■ **Your assignment**: Apart from the pictures, which must be omitted, restate the data exactly.
○ ○ ○ ○ ○ ○ ○
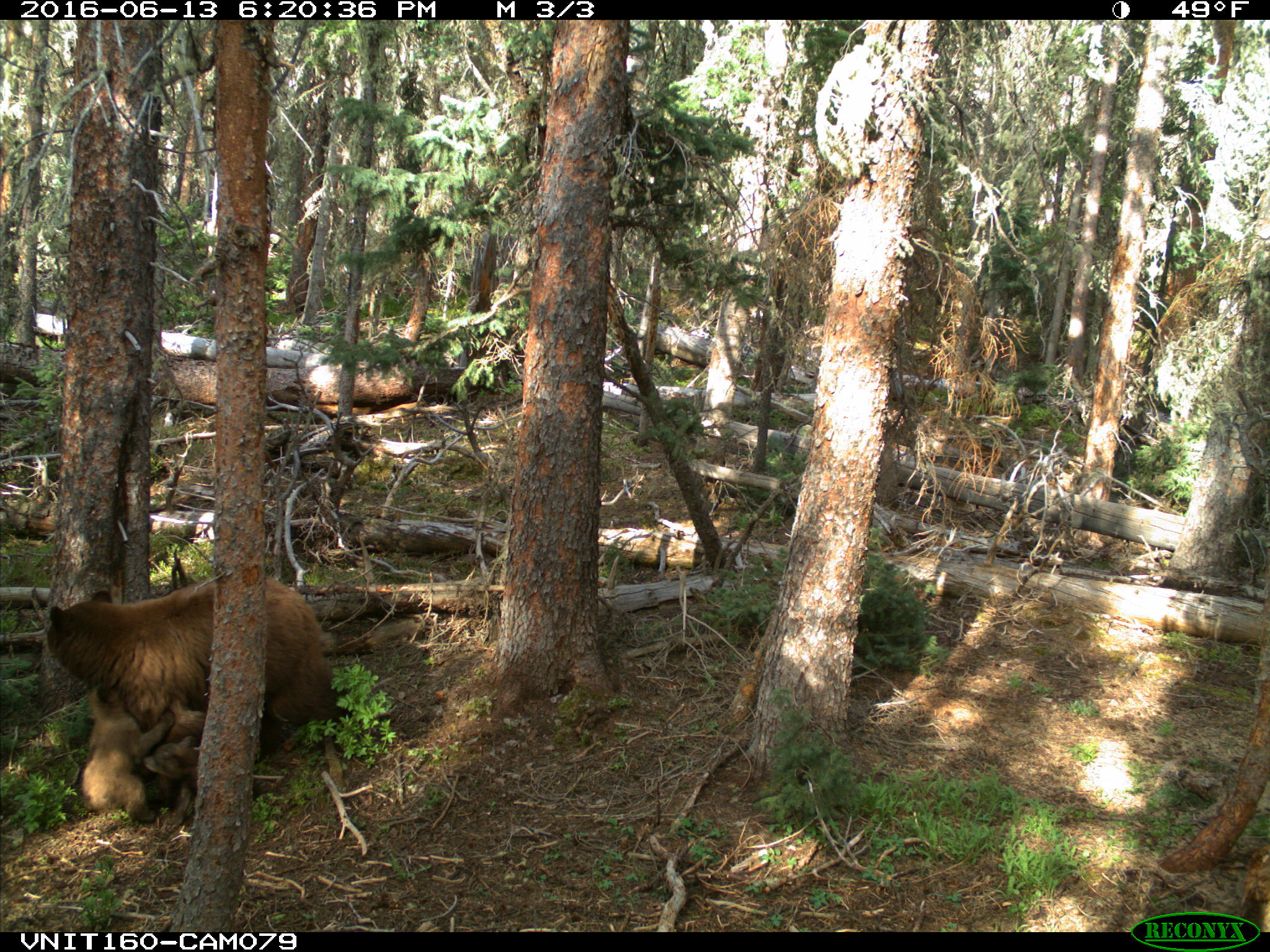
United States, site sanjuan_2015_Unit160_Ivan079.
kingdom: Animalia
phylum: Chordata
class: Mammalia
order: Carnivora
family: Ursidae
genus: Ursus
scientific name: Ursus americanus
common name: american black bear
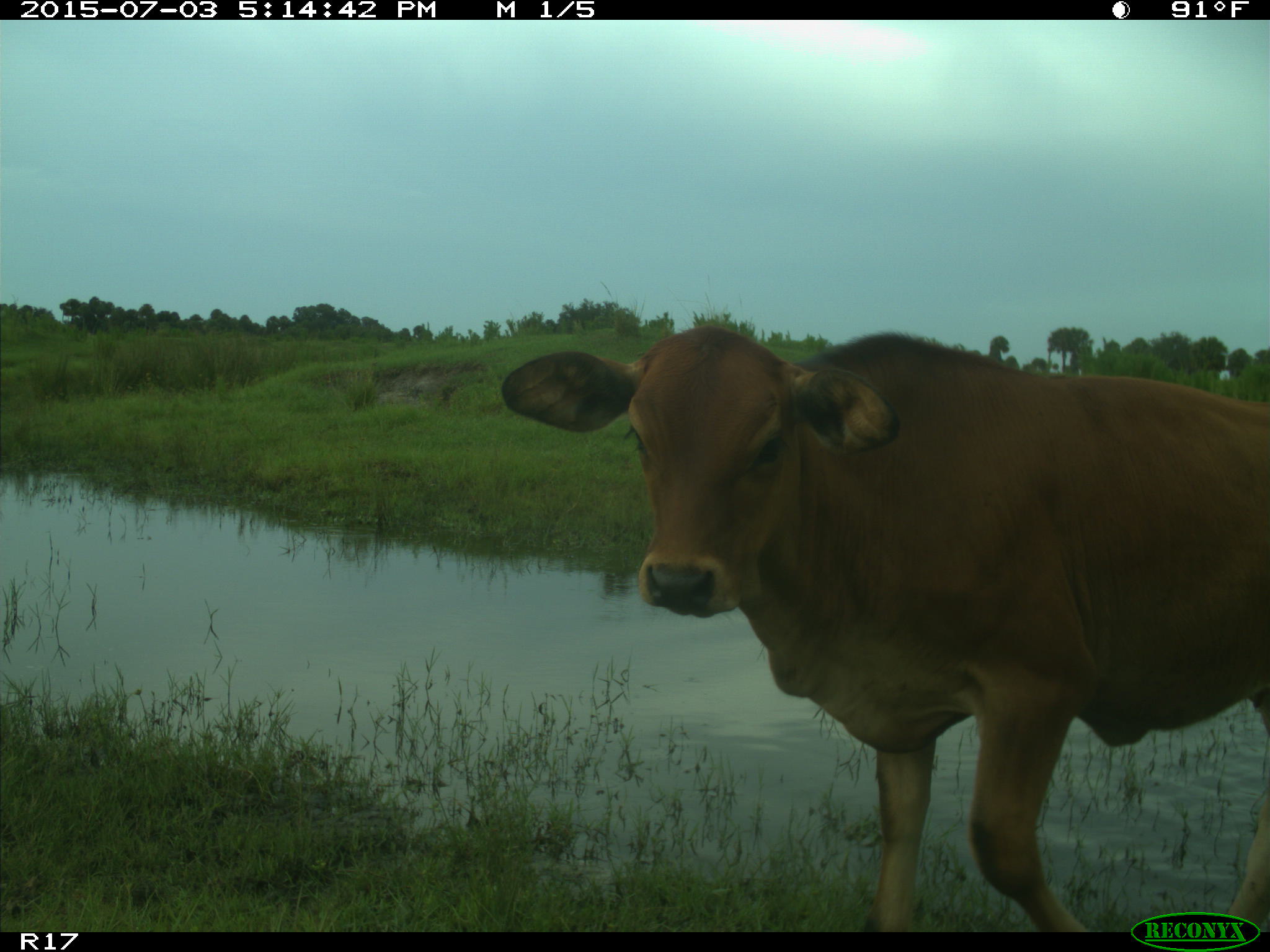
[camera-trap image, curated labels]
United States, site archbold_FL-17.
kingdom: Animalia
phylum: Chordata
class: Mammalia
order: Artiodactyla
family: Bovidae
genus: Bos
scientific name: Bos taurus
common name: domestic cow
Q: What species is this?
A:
○ ○ ○ ○ ○ ○ ○
■ **Response area**:
United States, site sanjuan_2015_Unit160_Ivan079.
kingdom: Animalia
phylum: Chordata
class: Mammalia
order: Carnivora
family: Ursidae
genus: Ursus
scientific name: Ursus americanus
common name: american black bear
[camera-trap image, curated labels]
United States, site archbold_FL-17.
kingdom: Animalia
phylum: Chordata
class: Mammalia
order: Artiodactyla
family: Bovidae
genus: Bos
scientific name: Bos taurus
common name: domestic cow
Q: What species is this?
A:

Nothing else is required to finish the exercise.